Ama bence “bir insan eşini her haliyle beğenmeli” kantarın topuzunu kaçıran bir bakış, sevmeli demiyorum bak, “beğenmeli” kısmına takılıyorum. Olumlama yapabilmemizin bir sınırı var. Evet, olumlama yapabilir ve sorunları gözümüzde büyütmekle savaşabiliriz, bence yapmalıyız da. Ama nereye kadar?

Ben bu konulara şöyle bakıyorum: sen kendine karşı acımasız ve yüksek beklentilerde olacaksın, karşındaki kişiye de hoşgörülü ve makul beklentilerde. Bunu çift olarak karşılıklı düstur edineceksiniz.

Bu arada, bu yazıyı kadınları özne düşünerek yazmıyorum. Toplum ve ataerkil sistem bastırmak yoluna gidip erkeğin rahatı için bunca yıl inkar etmiş olsa da, kadın da erkeğin görünümüyle ilgilenir ve yakışıklı, bakımlı bedene arzu duyar. Erkek kadar duymayabilir, ama bu duyduğu gerçeğini değiştirmez ve önemsizleştirmez.

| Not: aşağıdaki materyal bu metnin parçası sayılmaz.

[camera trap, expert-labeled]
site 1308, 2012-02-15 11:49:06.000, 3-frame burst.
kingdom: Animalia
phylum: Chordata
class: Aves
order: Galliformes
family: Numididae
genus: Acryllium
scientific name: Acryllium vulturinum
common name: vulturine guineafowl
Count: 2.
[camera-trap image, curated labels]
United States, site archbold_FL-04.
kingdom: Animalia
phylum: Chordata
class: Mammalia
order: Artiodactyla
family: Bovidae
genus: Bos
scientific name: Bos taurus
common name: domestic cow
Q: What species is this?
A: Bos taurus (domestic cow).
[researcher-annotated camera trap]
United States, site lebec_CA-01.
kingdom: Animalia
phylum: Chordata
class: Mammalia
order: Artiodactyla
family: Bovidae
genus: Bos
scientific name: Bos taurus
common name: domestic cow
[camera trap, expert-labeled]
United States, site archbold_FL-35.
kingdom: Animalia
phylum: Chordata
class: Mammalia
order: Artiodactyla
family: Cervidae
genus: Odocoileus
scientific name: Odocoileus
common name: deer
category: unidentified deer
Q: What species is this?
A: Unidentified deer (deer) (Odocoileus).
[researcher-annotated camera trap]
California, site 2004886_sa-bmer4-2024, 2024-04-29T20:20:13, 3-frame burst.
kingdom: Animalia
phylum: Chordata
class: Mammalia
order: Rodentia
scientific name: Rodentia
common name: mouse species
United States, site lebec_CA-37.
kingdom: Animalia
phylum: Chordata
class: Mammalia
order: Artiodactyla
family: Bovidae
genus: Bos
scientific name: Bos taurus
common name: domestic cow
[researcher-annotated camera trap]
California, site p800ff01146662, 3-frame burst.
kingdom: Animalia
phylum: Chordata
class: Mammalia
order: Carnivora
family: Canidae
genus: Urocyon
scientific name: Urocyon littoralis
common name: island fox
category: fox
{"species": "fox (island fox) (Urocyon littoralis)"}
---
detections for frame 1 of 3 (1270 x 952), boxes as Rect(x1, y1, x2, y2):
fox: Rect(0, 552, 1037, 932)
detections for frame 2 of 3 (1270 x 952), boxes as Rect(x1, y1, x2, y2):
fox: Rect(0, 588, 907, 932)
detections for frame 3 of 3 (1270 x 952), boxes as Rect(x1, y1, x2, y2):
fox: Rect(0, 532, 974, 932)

Kadınlar da erkekler de evlenince salıyorlar. Bu bir gerçek. Özellikle 30 yaşını geçince insanın troid bezleri yavaşlıyor, metabolizmaları gençliklerindeki gibi kalmıyor ve beslenme-egzersizlerinde güncellemeler yapmaları gerekiyor, ancak yapmıyorlar. Hali hazırda biriyle eşleştikleri için, hayatın doğal ve güçlü akışıyla mücadele edecek motivasyonu bekarlar gibi bulamıyorlar. Hal böyle olunca da yağlanmalar, sıkılığını kaybetmek kaçınılmaz oluyor. Kadınlar gebeliğin getirdiği kilo problemleri ve hormonal etkilerle savaşmak durumunda kalıyorlar üstüne. Vücutlarındaki kıl yoğunluğu bile artıyor gebeliklerinde.

Zorunluluk yüzünden olanlara hiçbir şey demiyorum. Nedir bunlar? Doğumdan sonraki aylar. Troid rahatsızlıkları. Kortizon kullanımı. Bunun gibi, sağlık kaynaklı olanlar.

Ancak, haydi itiraf edelim, çoğu zaman durum zorunluluk değil. Hayatın yükü ağır geliyor, biliyorum. Yapılacak listeniz çok kalabalık. Ekonomik yükünüz, belki borcunuz var. Çocuk yüzünden seks de eh, idare. Sıkışmış hissederken tek haz kaynağınız yemek. Ben de aşırı çaresiz ve sinirli hissettiğimde nutellaya sararım mesela. O da bana selülit olarak geri döner. Oysa ki egzersiz meselesini de beslenme işini de yüksek hedefler koyarak değiştirmeden de sonuç alıyorsunuz. Lütfen spor bölümümde günde 15dk evde sporla nasıl 10+ kilo verdiğimi okuyun, aşağıya iliştirdim.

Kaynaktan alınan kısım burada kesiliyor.